Auteur autodidacte, ne sachant même pas lire ou écrire de partitions, Akira Yamaoka est très fortement inspiré par le groupe Visage, et plus particulièrement Steve Strange. Les groupes britanniques des années 80 sont pour lui une grande source d'inspiration, même si cela ne se ressent pas dans ses compositions vidéoludiques. En sortant du lycée, Akira fait un tour dans l'Université des Arts de Tokyo, pour étudier le design intérieur et industriel, mais cela n'a pas été concluant.
En 1993, la musique deviendra finalement le domaine de Yamaoka-san, puisqu'il entre chez Konami. Son premier jeu sera sur Super Famicom et Mega Drive, il s'agit de Sparkster. Dès lors, il a commencé à composer multitude de musiques pour les différents softs de la firme. Se faire connaître ? Non, pas encore à cette époque là... C'est quand la PlayStation déboulera sur le marché qu'il deviendra connu. Avec Speed King (Road Rage) d'abord... Mais aussi et surtout avec Silent Hill, en 1999, la véritable révélation.
A partir de là, ce talentueux compositeur a été placé au firmament des génies des musiques de jeux.
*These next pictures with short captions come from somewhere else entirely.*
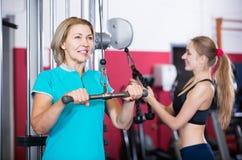 Hembras de diverso entrenamiento de la fuerza de la edad en gimnasio Fotos de archivo libres de regalías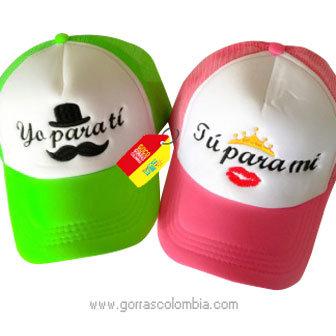 gorras pareja verde y fucsia frente blanco para pareja para ti y para mi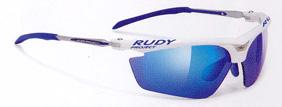 スポーツサングラス度つき選びは、スポーツ競技に合ったサングラスを選ぶこと。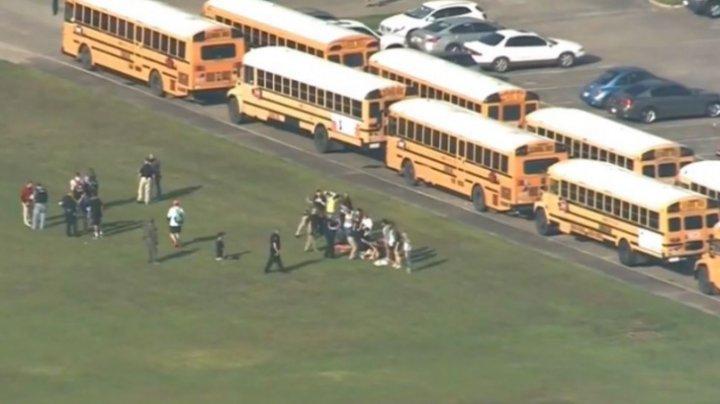 Un nou atac armat într-un liceu din Statele Unite. Elevii au început să-și fugă din clase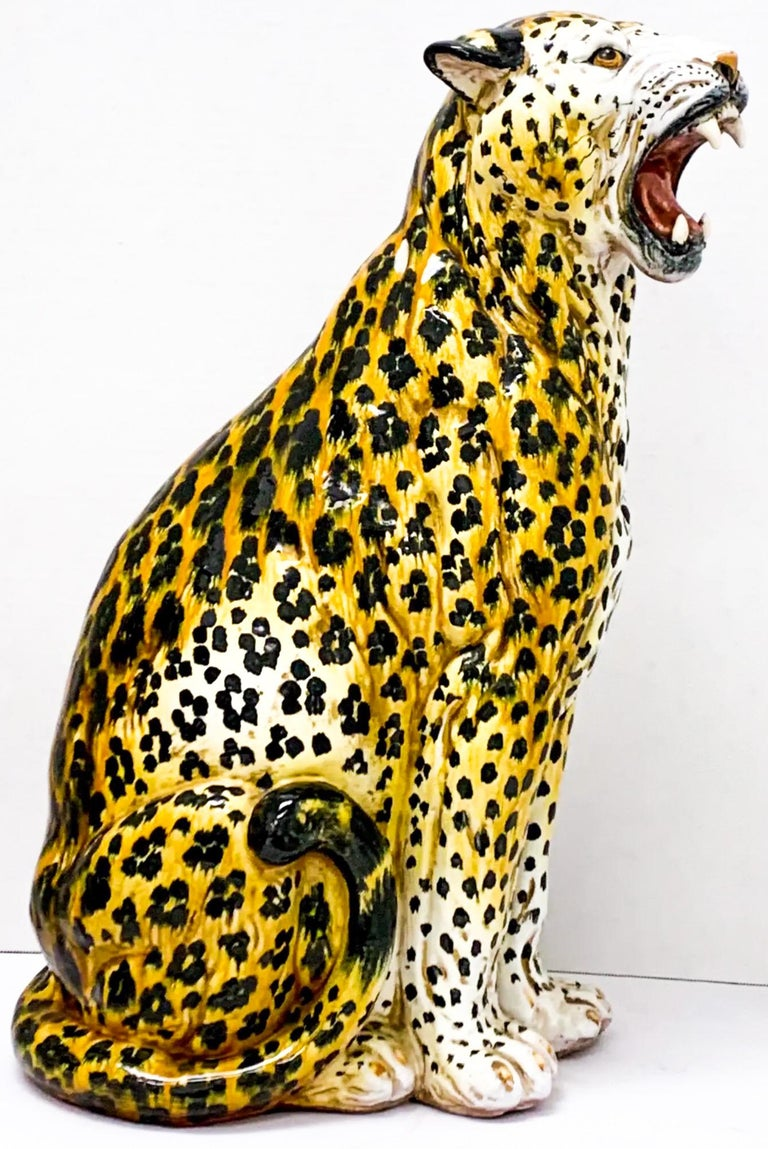 1960s Large Scale Hollywood Regency Era Italian Terracotta Leopard In Good Condition For Sale In Kennesaw, GA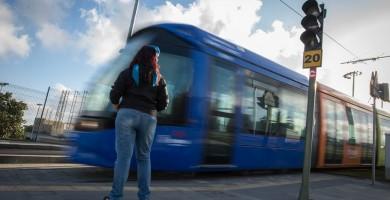 Los usuarios del tranvía le dan un 'notable alto' y lo usan más mujeres que hombres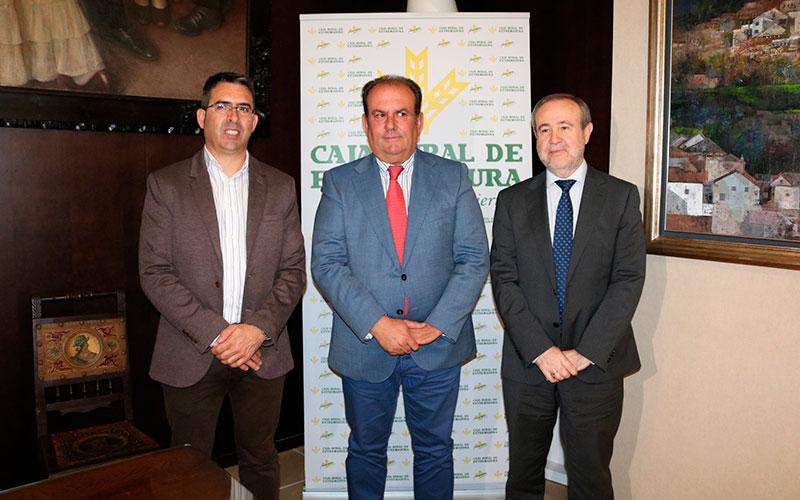 Caja Rural de Extremadura y Cruz Roja impulsan la empleabilidad de personas vulnerables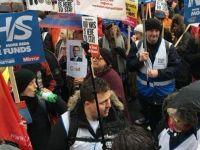İngiltere'deki kötü sağlık sistemi binlerce kişiyi sokaklara döktü!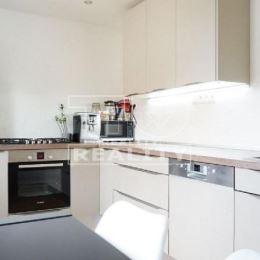 Na predaj 2-izbový byt po kompletnej rekonštrukcii. Byt o výmere 51m sa predáva zariadený alebo po dohode. Byt sa nachádza na treťom poschodí. K bytu ...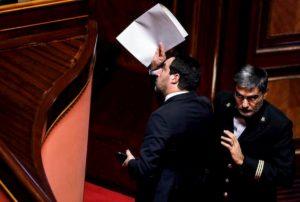 """Gregoretti, Senato dice sì al processo per Salvini. Lui: """"L'ho scelto io e rifarò tutto"""""""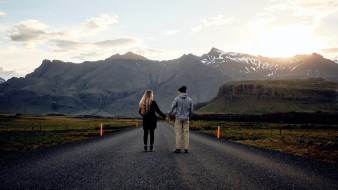 дорога, горы, влюбленные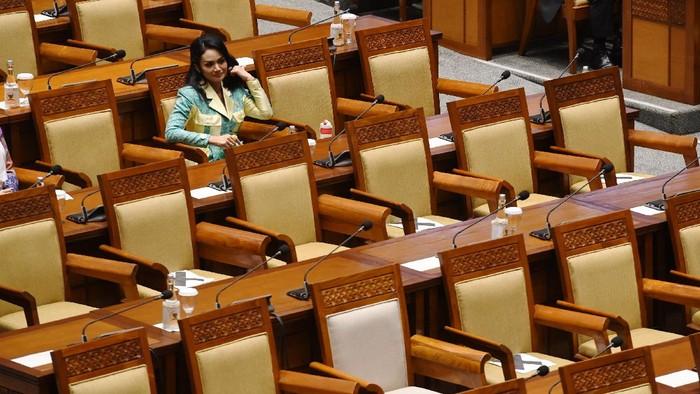 Anggota DPR Krisdayanti mengikuti rapat paripurna DPR di Kompleks Parlemen, Senayan, Jakarta, Senin (31/5/2021). Rapat paripurna itu beragendakan pembacaan tanggapan pemerintah terhadap pandangan fraksi-fraksi DPR atas Kerangka Ekonomi Makro (KEM) dan Pokok-Pokok Kebijakan Fiskal (PPKF) RAPBN tahun anggaran 2022. ANTARA FOTO/Hafidz Mubarak A/rwa.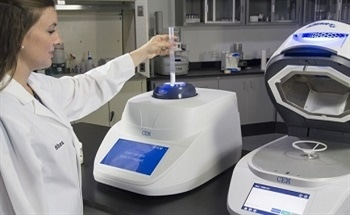 Sample Homogenization Before Fat Analysis in Food and Feed withNMR Technology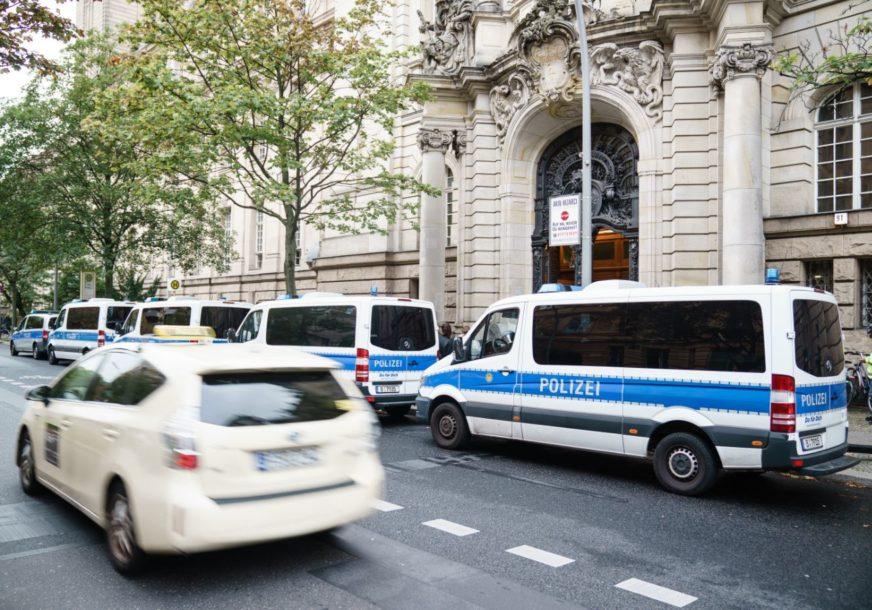 TERORISTIČKI NAPAD I U RUSIJI Tinejdžer nožem izbo policajca, potom je upucan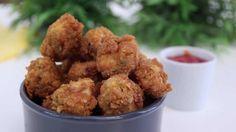 Amateurs de poulet frit, cette recette est faite pour vous ! Nous vous proposons aujourd'hui de découvrir comment réaliser du Pop corn de poulet façon KFC et sa fameuse sauce 2HOT4U. Ici, nous allons utiliser des cornflakes pour la panure et nous allons mariner notre poulet dans du piment fort moulu. Si vous préférez une version non épicée, n'hésitez pas à suprimer cet ingrédient. Pour la cuisson, il suffit de faire frire le poulet dans un grand volume d'huile ou à la friteuse. Dégustez…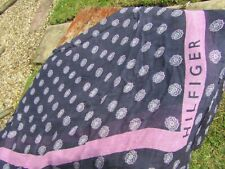 Tommy Hilfiger Navy & Pink Circle Floral Patterned Scarf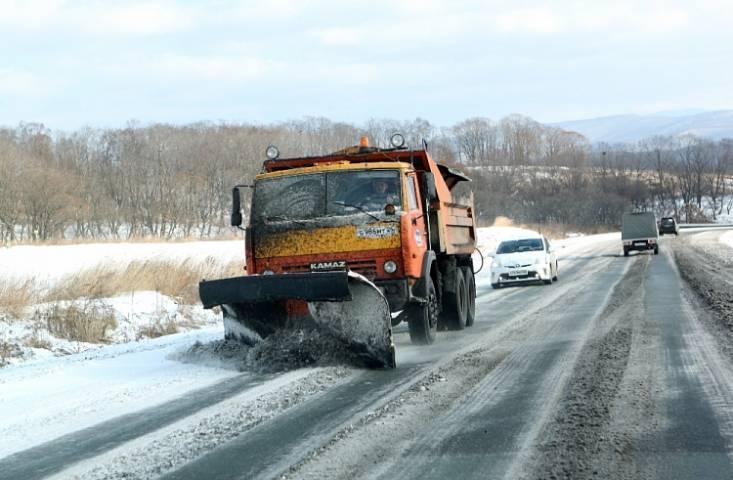 Более 400 единиц техники работает на расчистке дорог в Приморье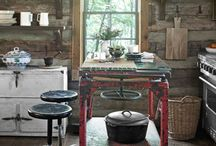 Cabins and Rustic Decor / by CinDee Bedwell
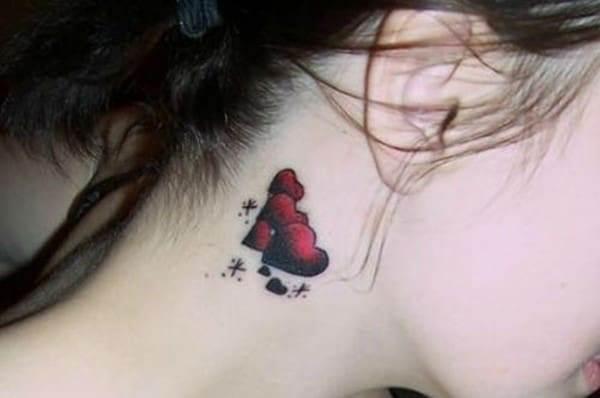 behind-the-ear-tattoos31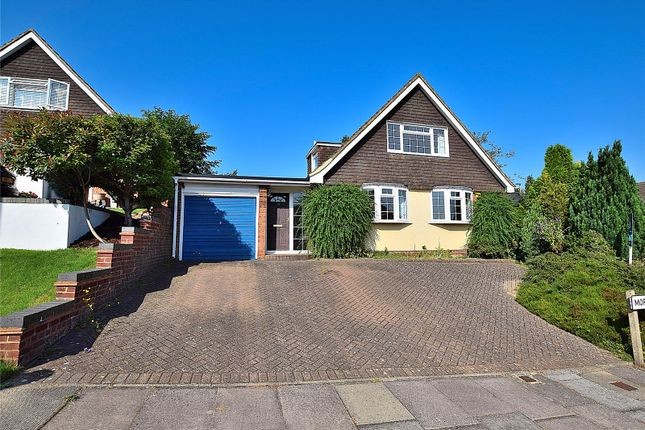 Thumbnail Bungalow for sale in Morland Close, Dunstable, Bedfordshire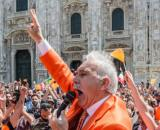 Pappalardo e i Gilet arancioni in piazza a Milano senza mascherine.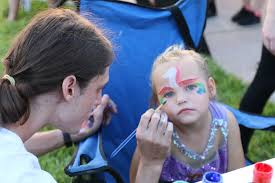 Trunk or Treat': Realty Pros hosts community appreciation movie night - Abby  Bowman gets her face painted at Realty Pros' Community Appreciation  Night on Friday, Oct. 5. Photo by Jarleene Almenas |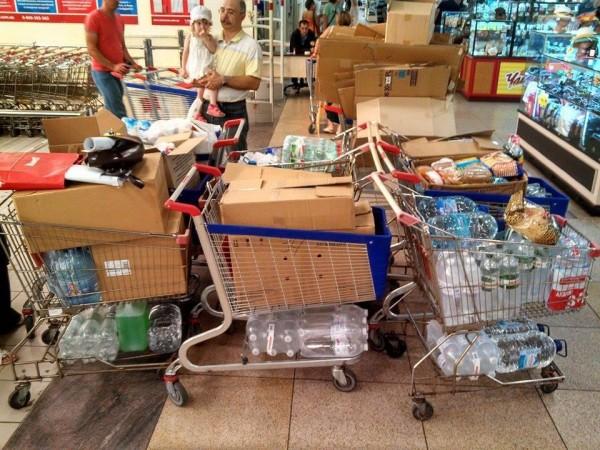 Дніпропетровські волонтери за один день зібрали 6 візків допомоги для ЗСУ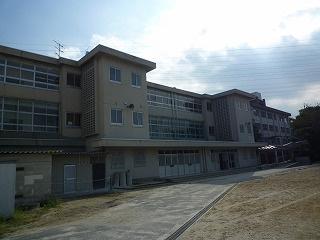 四日市市立笹川中学校の画像
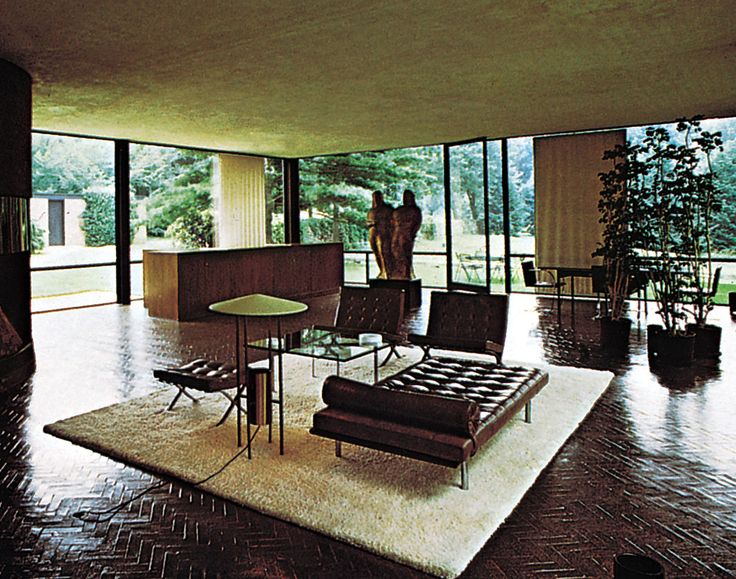 Philip Johnson S Glass House With Mies Chaise And Chairs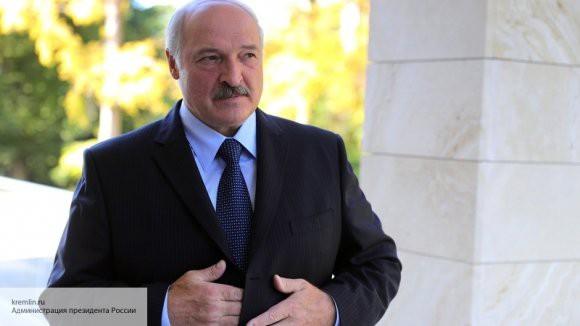 Лукашенко ждет от России денег за налоговый маневр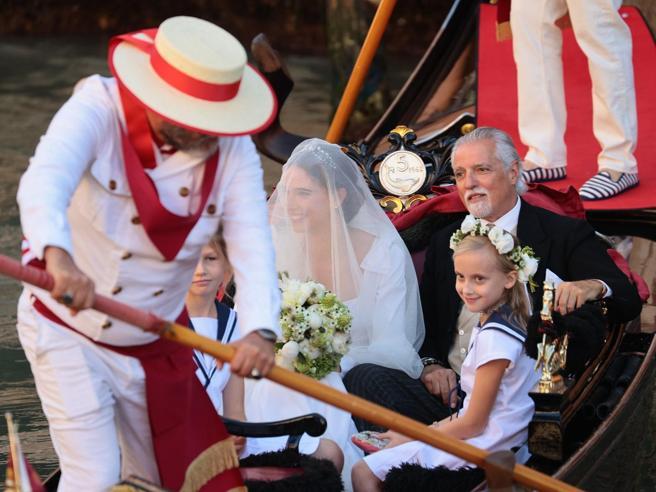 Vera Arrivabene e Briano Martinoni sposi: gondola e abito bianco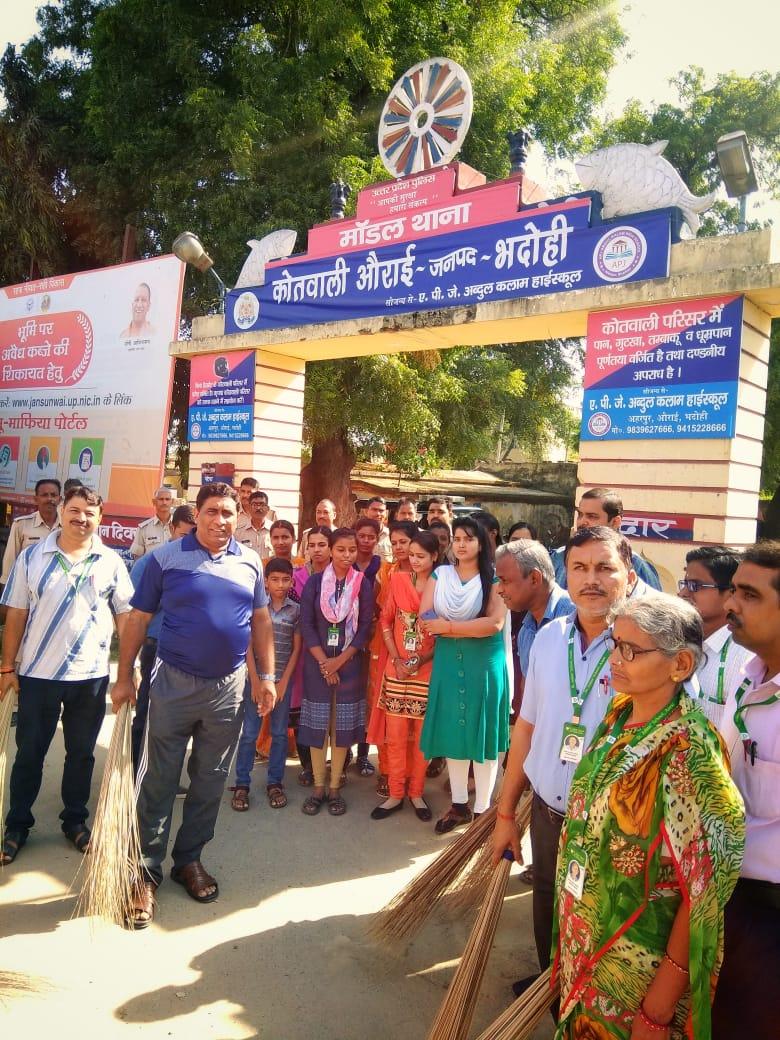 हिंदी समाचार | औराई प्रभारी निरीक्षक सुनील दत्त दुबे (सिंघम) ने दिया स्वच्छ भारत बनाने का संदेश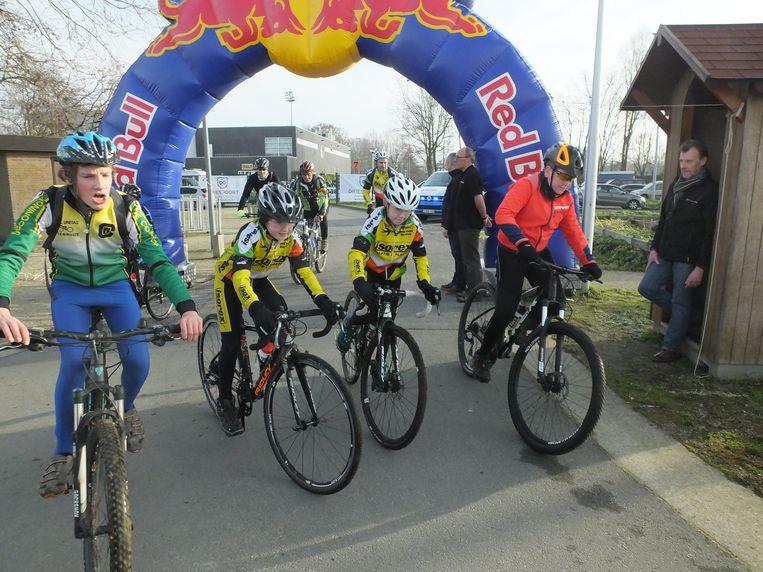 Jong en oud rijdt mee met de VTT Jan Filliers.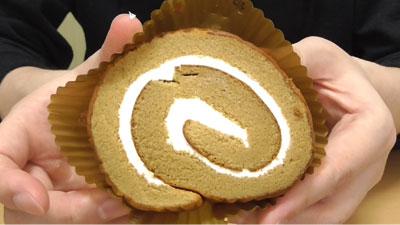 大豆粉とブランのしっとりロール(ローソン)2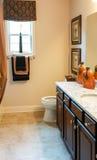 Trevligt bad med granitCountertops Royaltyfri Bild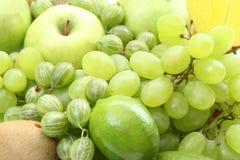 Várias frutas verdes fotografia de stock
La PlayStation 2 lui donne une nouvelle occasion de s'exprimer au mieux. En 2001, Silent Hill 2 arrive sur le marché vidéoludique et s'impose comme la référence en matière de jeux à suspense. Ses musiques, encore plus profondes que dans le premier Silent Hill, contribuent d'une manière presque vitale à l'ambiance terrifiante du titre. L'introduction, le fameux "Theme of Laura", reste d'ailleurs la piste favorite de Akira. On y ressent ses influences...
En 2002, il participe avec Sota Fujimori à la composition des musiques de Shin Contra (Contra : Shattered Soldier en Europe) sur PlayStation 2. Mais ce retour passe totalement inaperçu, car tous les yeux sont tournés vers la nouvelle merveille de Konami, qui sort finalement en 2003... Il s'agit de Silent Hill 3, tout simplement l'aboutissement du talent d'Akira Yamaoka. Une puissance énorme se dégage de ses thèmes, transformant littéralement le jeu. D'ailleurs, son talent pour la musique l'a aidé à gagner un grade plus élevé dans l'équipe : il est maintenant devenu producteur. Ce qui fait qu'il peut influencer la création du joujou. Pas mal, non ?
A peine un an plus tard, en 2004, c'est au tour du 4ème épisode de pointer le bout de son nez. Il s'appelle Silent Hill 4 : The Room, et poursuit dans la voie déjà exploitée. Yamaoka-san reste producteur et évidemment compositeur, ce qu'il fait qu'il devient le principal instigateur de l'atmosphère si terrifiante et dérangeante du jeu.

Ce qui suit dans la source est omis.